[petsc-users] Direct solver for 3D-FEM
Thomas Witkowski
thomas.witkowski at tu-dresden.de
Fri May 20 08:59:55 CDT 2011
Jed Brown wrote:
> On Fri, May 20, 2011 at 15:16, Thomas Witkowski
> <thomas.witkowski at tu-dresden.de
> <mailto:thomas.witkowski at tu-dresden.de>> wrote:
>
> Thanks for the information. One related question: The system that
> is solved here is a 3x3 block matrix: Two of these blocks are
> empty, two are the discretized (FEM) identity, three are the
> discretized Laplace operator
>
>
> What equation? Have you assumed special boundary conditions? Problems
> like elasticity and Stokes normally need a symmetric stress tensor.
> Only for constant coefficients and certain boundary conditions, is it
> okay to use the "block Laplacian" form.
It is the so called phase field crystal equation (PFC, a 6th-order
nonlinear parabolic PDE). The block structure results because my code
can solve only system of 2nd-order PDEs. Because there is a Laplace^3 in
the original equation I get all the Laplacian due to operator spliting.
The whole block looks as follows: [-L, 0, I; I, -L, 0; C, I, -L], where
I is the identity operator, L the Laplace operator and C = 2 L - eps I +
v I, with eps a number and v the solution of the old timestep). There
are many different ways to write the system. This here is not symmetric,
but is more diagonal dominant. Boundary conditions are zero-flux on all
boundaries.
>
>
> and one block is the discretization of a complex sum of operators.

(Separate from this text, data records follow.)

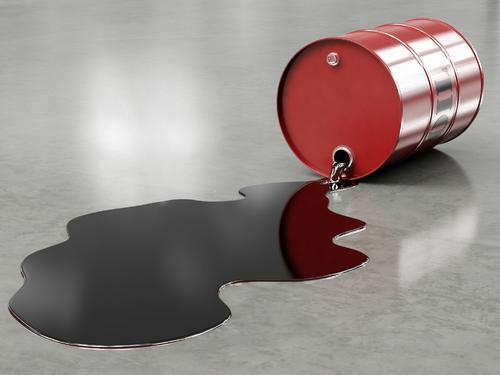 关于原油投资理财,你了解多少?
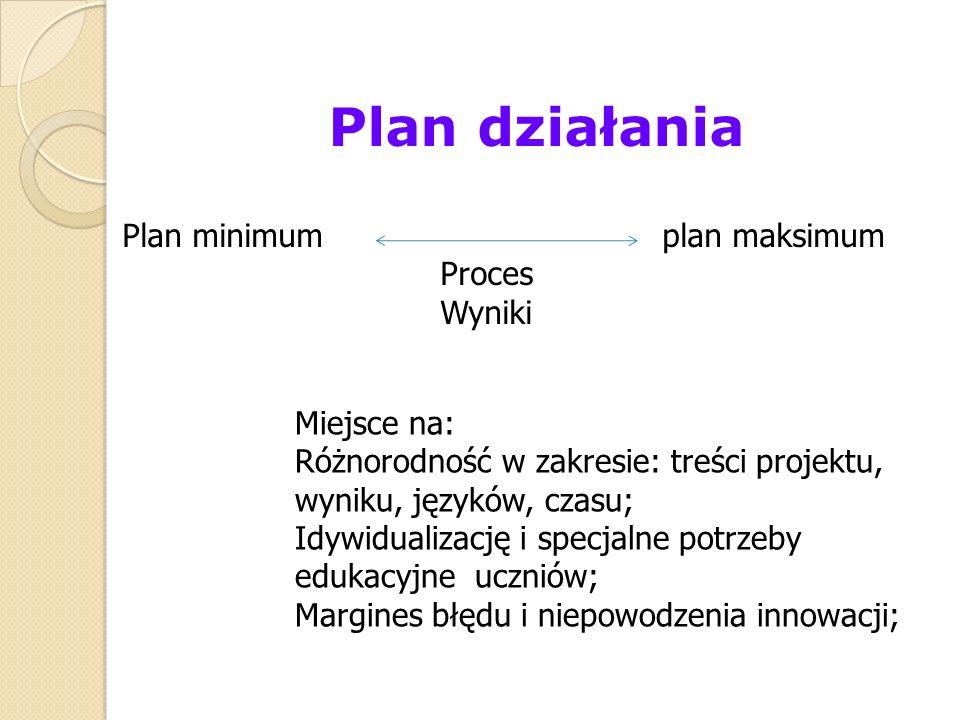 Plan działania Plan minimum plan maksimum Proces Wyniki Miejsce na: Różnorodność w zakresie: treści projektu, wyniku, języków, czasu; Idywidualizację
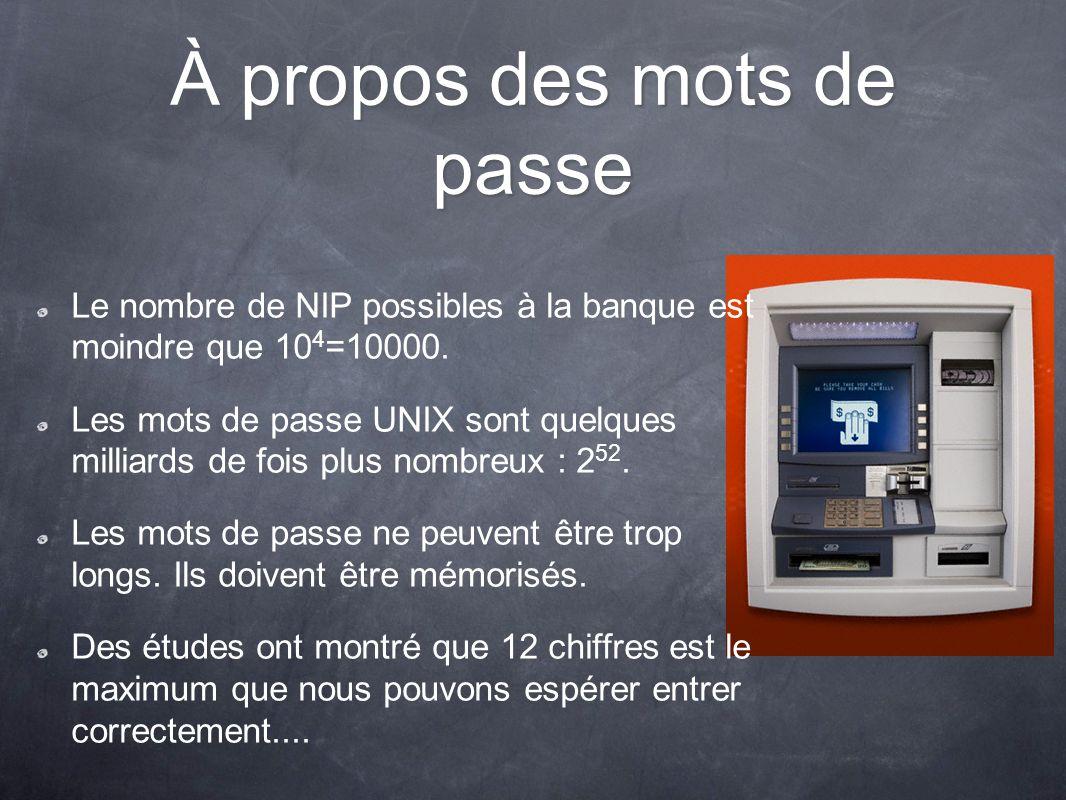 À propos des mots de passe Le nombre de NIP possibles à la banque est moindre que 10 4 =10000. Les mots de passe UNIX sont quelques milliards de fois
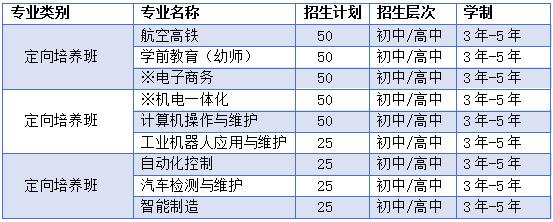贵州技校招生专业设置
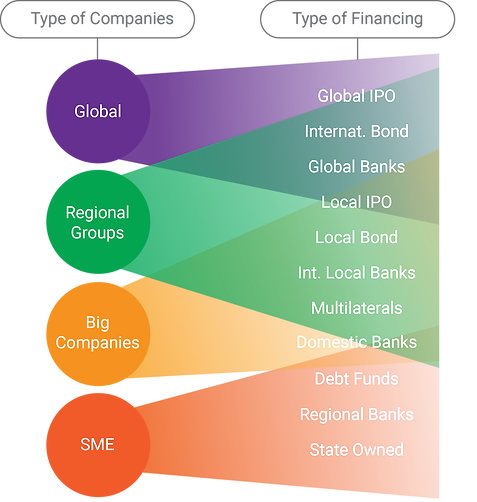 grafico-financiamiento-v2-eingles.png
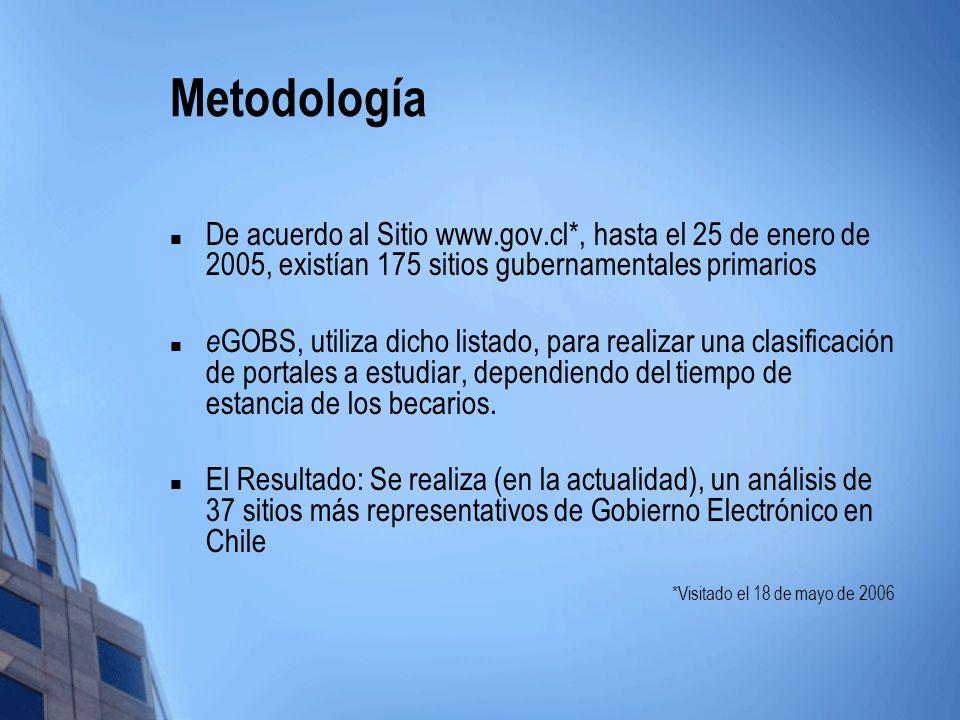 Metodología De acuerdo al Sitio www.gov.cl*, hasta el 25 de enero de 2005, existían 175 sitios gubernamentales primarios.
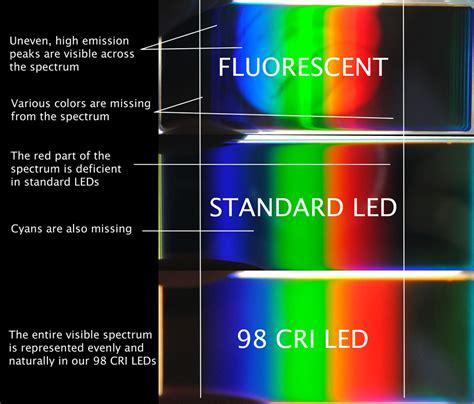 and blue spectrum led lights high cri led lighting yuji led
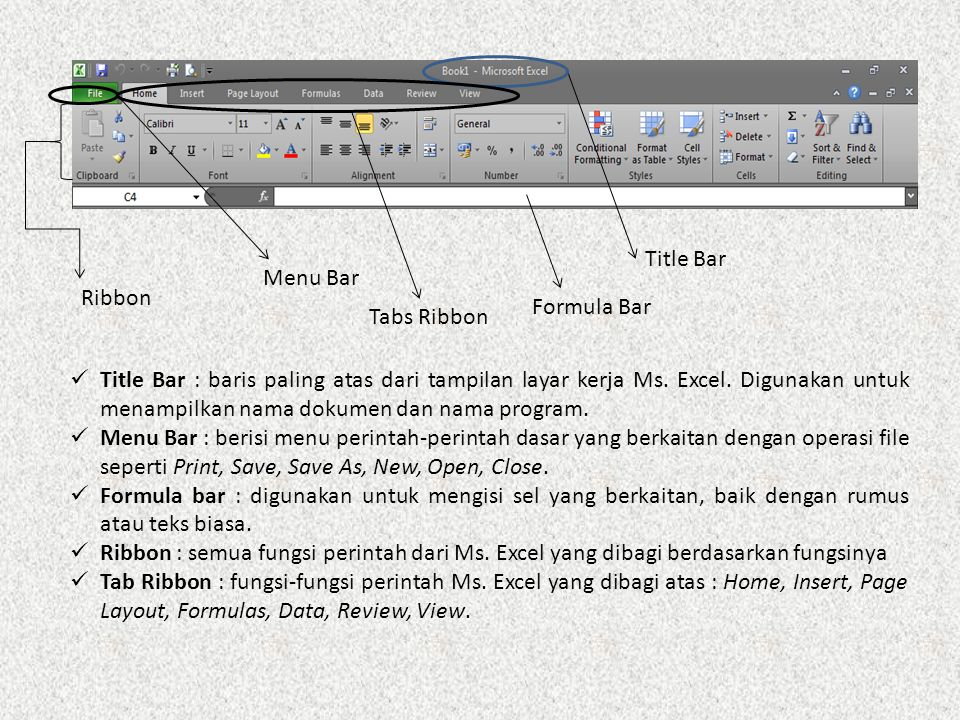 Title Bar Menu Bar. Ribbon. Formula Bar. Tabs Ribbon.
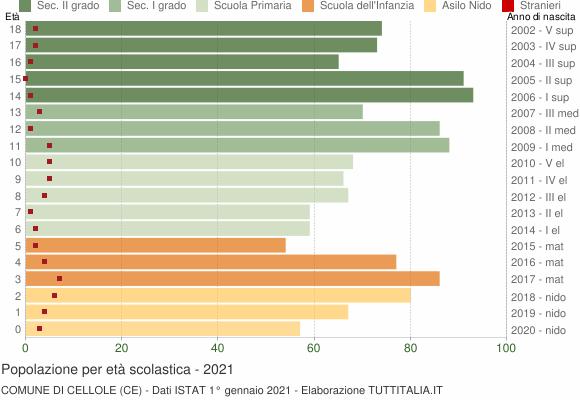 Grafico Popolazione in età scolastica - Cellole 2021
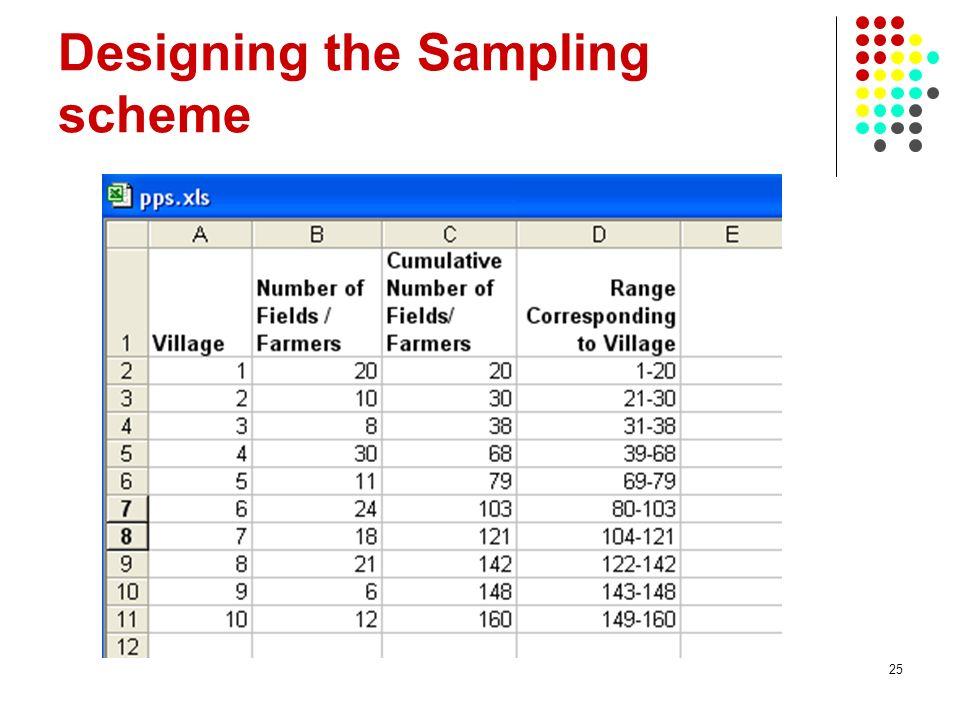 25 Designing the Sampling scheme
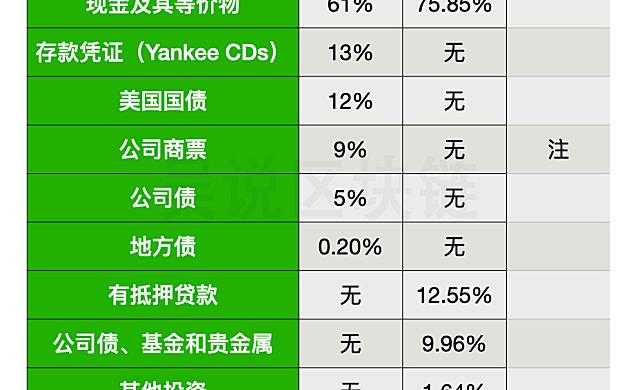 稳定币比较:USDC的资产构成与USDT有什么不同?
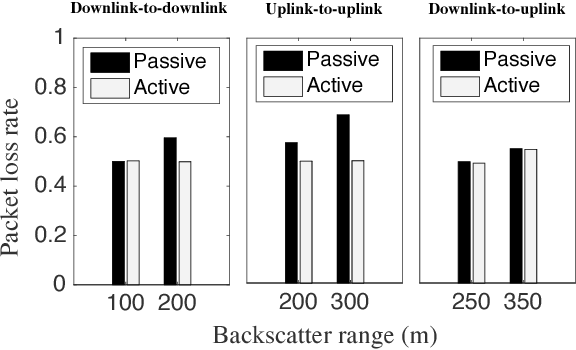 Figure 16 from PLoRa: a passive long-range data network from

> At all, there are only three different blocks. Can I make somehow
> advantages of this structure? I could create the three inverses of
> the three different blocks, but exists than a cheap/simple way to
> produce the action of the inverse of the whole 3x3 block matrix?
>
>
> For the special case of a Kronecker product, you can solve using
> solves with the blocks, but not in the general case. Consider the
> structured grid 2D Laplacian [A, -I; -I, A] where A is the tridiagonal
> problem for a 1D Laplacian plus 2*I on the diagonal. If you could
> build a direct solver for the 2D using direct solvers for the 1D
> problem, then you would have an O(n) algorithm for a direct solve of a
> 2D Laplacian.
>
> You can, however, build an iterative method from the blocks. If each
> block is built separately, you can (with petsc-dev) put them into
> MatNest and use PCFieldSplit with direct solves in splits.
I will check this.
>
> An alternative is to interlace the degrees of freedom and use the
> (S)BAIJ matrix format. This will reduce the amount of memory needed
> for your matrix (by using a more efficient storage format) and will
> improve the memory performance. Unfortunately, there are no
> third-party direct solvers for BAIJ. Note that your assembly code can
> always call MatSetValuesBlocked() (or ..BlockedLocal()) regardless of
> the matrix format, so you can switch between AIJ and BAIJ at run-time.
>
> Why bother with a direct solver if your problem has constant
> coefficients?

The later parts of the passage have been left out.